Lesson #3: it is difficult and very unusual to develop performance envelopes for a software product, but perhaps that should be part of the software-engineering routine. In aeronautical engineering, a performance envelope is a diagram that tells the safe combinations of speed and altitude for a particular airplane in straight and level flight. It answers questions about an airplane such as, how slow can it fly at 3,000 feet without stalling? How high can it fly at Mach 1? Extrapolating from aeronautical engineering to software engineering, a performance envelope may answer questions about a product under software control such as, how long can the thermostat run the thermostat function on the CPU and meanwhile transmit on Wi-Fi with a .1% duty cycle if the battery is 75% depleted and not charging? A performance envelope developed with user needs and priorities in mind (for example: regulate the temperature at all costs in winter, but operate the display and activate Wi-Fi only if there is enough charge to continue to regulate the temperature during an extended vacation or Internet outage—for three weeks, say), may be an important guide for the software-development process. Perhaps the performance envelope could be incorporated into the operating system as the parameters for a resource scheduler.

If software engineers cannot more rigorously and transparently specify the performance of their products, and then meet their specifications with a high degree of confidence, then perhaps we should leave some problems (like HVAC control) for the mechanical/civil/aeronautical/electrical engineers to solve.

Related to Lesson #2 and Lesson #3, Lesson #4 is this: many problems of security in software-based or Internet-connected products should probably be re-framed as problems of resilience, visibility, and control.
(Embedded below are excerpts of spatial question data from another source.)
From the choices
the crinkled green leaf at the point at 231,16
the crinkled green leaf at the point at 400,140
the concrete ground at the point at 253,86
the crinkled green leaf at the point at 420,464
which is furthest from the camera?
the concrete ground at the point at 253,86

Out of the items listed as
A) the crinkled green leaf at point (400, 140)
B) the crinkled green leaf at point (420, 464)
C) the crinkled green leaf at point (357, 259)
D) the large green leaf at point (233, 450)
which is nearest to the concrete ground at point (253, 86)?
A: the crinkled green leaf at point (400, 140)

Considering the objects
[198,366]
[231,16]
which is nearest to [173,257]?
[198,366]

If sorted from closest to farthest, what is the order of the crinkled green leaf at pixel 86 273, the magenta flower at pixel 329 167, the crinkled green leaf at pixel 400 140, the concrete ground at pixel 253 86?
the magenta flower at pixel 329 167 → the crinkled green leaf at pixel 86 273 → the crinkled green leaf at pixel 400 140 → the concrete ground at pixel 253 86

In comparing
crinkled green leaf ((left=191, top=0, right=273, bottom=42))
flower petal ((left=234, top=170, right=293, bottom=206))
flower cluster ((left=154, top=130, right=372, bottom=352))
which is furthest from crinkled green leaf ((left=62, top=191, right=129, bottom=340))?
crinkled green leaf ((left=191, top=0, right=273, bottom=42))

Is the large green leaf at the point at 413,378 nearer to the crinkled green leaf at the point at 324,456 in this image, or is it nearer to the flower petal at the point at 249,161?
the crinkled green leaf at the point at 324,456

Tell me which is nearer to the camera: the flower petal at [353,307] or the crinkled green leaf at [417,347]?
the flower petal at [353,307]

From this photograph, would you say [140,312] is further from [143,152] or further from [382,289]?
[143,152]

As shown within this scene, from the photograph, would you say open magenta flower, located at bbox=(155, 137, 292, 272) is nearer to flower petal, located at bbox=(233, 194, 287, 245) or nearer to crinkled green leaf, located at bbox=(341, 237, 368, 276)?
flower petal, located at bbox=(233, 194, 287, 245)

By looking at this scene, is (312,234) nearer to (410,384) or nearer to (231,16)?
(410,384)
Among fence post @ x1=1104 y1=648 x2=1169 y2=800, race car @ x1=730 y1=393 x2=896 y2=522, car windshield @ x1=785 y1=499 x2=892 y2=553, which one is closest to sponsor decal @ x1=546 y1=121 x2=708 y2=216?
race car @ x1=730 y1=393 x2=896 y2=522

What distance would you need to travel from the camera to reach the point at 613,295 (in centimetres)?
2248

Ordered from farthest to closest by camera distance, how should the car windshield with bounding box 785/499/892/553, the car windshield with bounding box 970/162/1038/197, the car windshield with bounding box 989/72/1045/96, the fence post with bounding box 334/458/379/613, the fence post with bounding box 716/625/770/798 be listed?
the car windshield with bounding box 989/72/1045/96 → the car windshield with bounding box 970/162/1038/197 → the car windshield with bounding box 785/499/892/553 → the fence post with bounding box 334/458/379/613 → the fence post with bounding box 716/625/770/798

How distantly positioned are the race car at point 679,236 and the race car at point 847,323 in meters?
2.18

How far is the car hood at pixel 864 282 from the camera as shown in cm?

I think that the term cybersecurity is evocative of agency and intelligence, arms and warfare, and it provokes the digital equivalent of wall- and moat-building. A digital wall or a moat still would have let a broken software update in, and it would not have kept the house warm. On the other hand, if a product is resilient, then performance degrades gracefully, and there are avenues for recovery, no matter whether there is an external attack or an internal defect. I use the term visibility similarly to some of the books on human factors, to mean that a product's state is shown plainly to the user. One can easily read from the Nest thermostat whether the furnace or A/C is on, and the temperature set points, but there ought to be the equivalent of an automobile's Check Engine light for conditions like excessive draw on the battery. By control, I mean that the user should have at least enough control to accept/reject new conditions affecting their safety—for example, enough control to accept/reject a software update and to roll back a update.

There have not been any other major upsets of the Nest thermostat at our house, but winter is coming soon, and Nest has not produced any reassurances that a repeat of the arctic vortex event cannot occur. We will have to decide soon whether or not to replace the thermostat with a more conventional unit.